*** Opening of Extract ***
I tried looking for the Swift forum post where someone on the core team explained this, but sorry, I couldn't find it. You can go asking there and get clarification on this point:

Default arguments don't actually produce overloads.

Instead, using default arguments at call site is syntactic sugar for using all arguments. The compiler inserts the defaults for the ones you don't use.

A few results of that…

You cannot use functions with default arguments as closures with simplified signatures. You have to wrap them in new closures, as you demonstrated in your question.

func ƒ(_: Int = 0) { }

let intToVoid: (Int) -> Void = ƒ // compiles

// Cannot convert value of type '(Int) -> ()' to specified type '() -> Void'
let voidToVoid: () -> Void = ƒ

Methods with different default argument patterns, that look the same at call site, are not considered overrides.
*** Close of Extract ***
*** Opening of Data excerpt ***
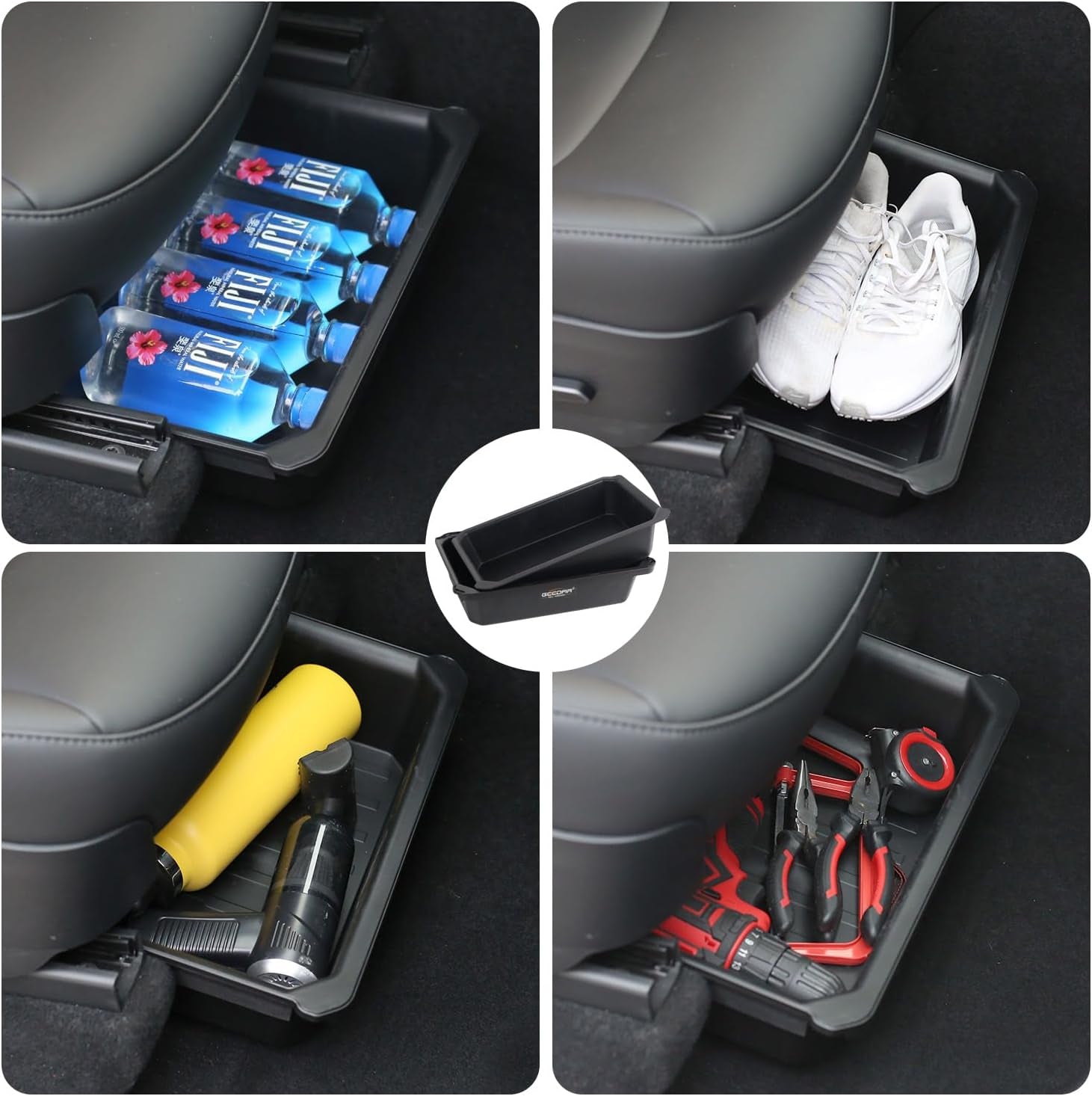 Under Seat Storage Box Organizer for Tesla Model Y (1 Pack), Upgraded ABS + TPE Double Layer Hidden Storage Box, Washable Underseat Storage Organizer Fit Tesla Model Y Accessories 2021-2024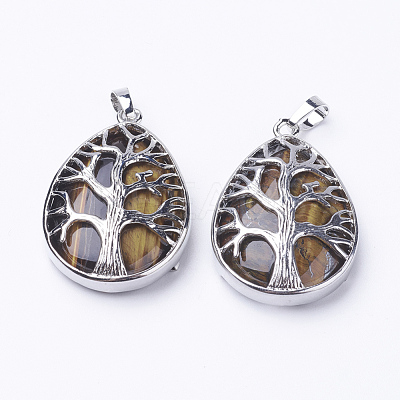 Natural & Synthetic Mixed Stone Pendants G-E421-P-1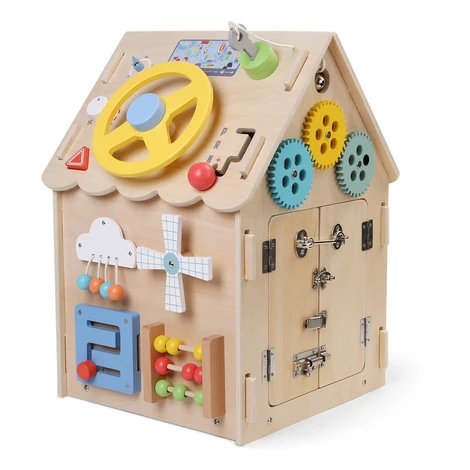 2Kids Toys Montessori Activity board Domeček přírodní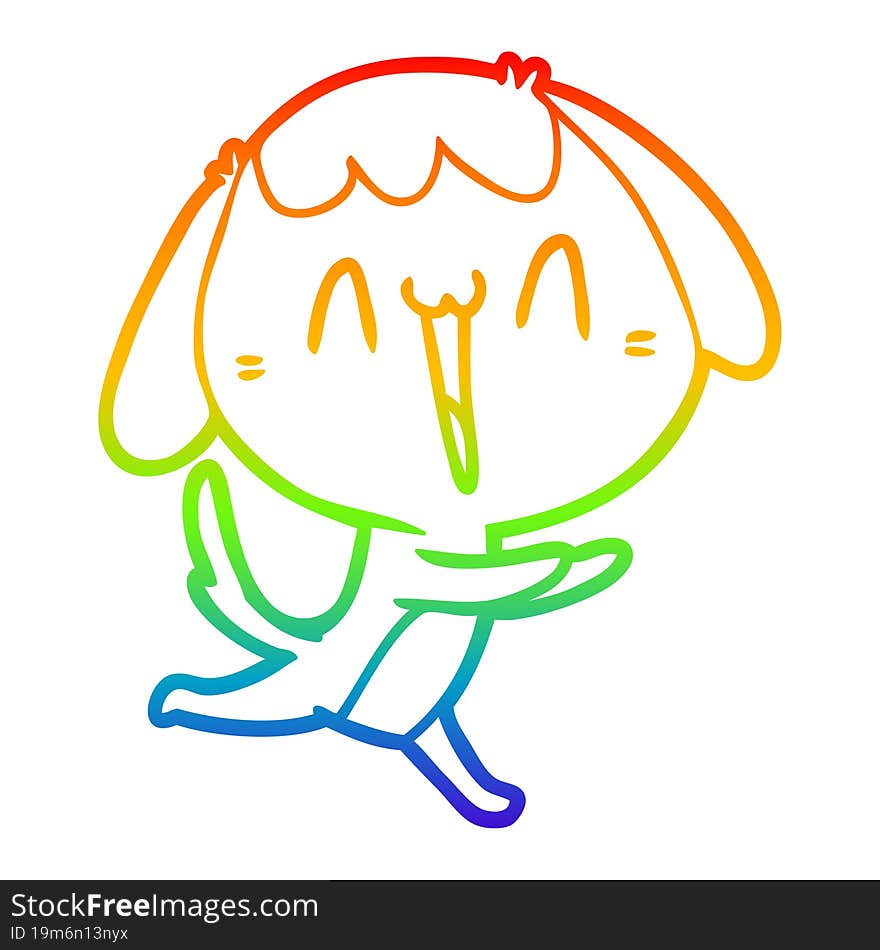 Rainbow Gradient Line Drawing Cute Cartoon Dog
*** Close of Data excerpt ***
Actions to take:
**A)** Reproduce the passage on Swift default arguments, starting with the words "A few results" and ending after "in your question.".
**B)** Extend the passage on Swift default arguments, picking up after its last sentence.

Answers in order:
**A)**
A few results of that…

You cannot use functions with default arguments as closures with simplified signatures. You have to wrap them in new closures, as you demonstrated in your question.

**B)**
class Base {
  func ƒ(_: Any? = nil) -> String { "Base" }
}

final class Derived: Base {
  // No `override` required.
  func ƒ() -> String { "Derived" }
}

Base().ƒ() // "Base"
Derived().ƒ() // "Derived"
(Derived().ƒ as (Any?) -> String)("argument") // "Base"

Default arguments do not allow for satisfaction of protocol requirements.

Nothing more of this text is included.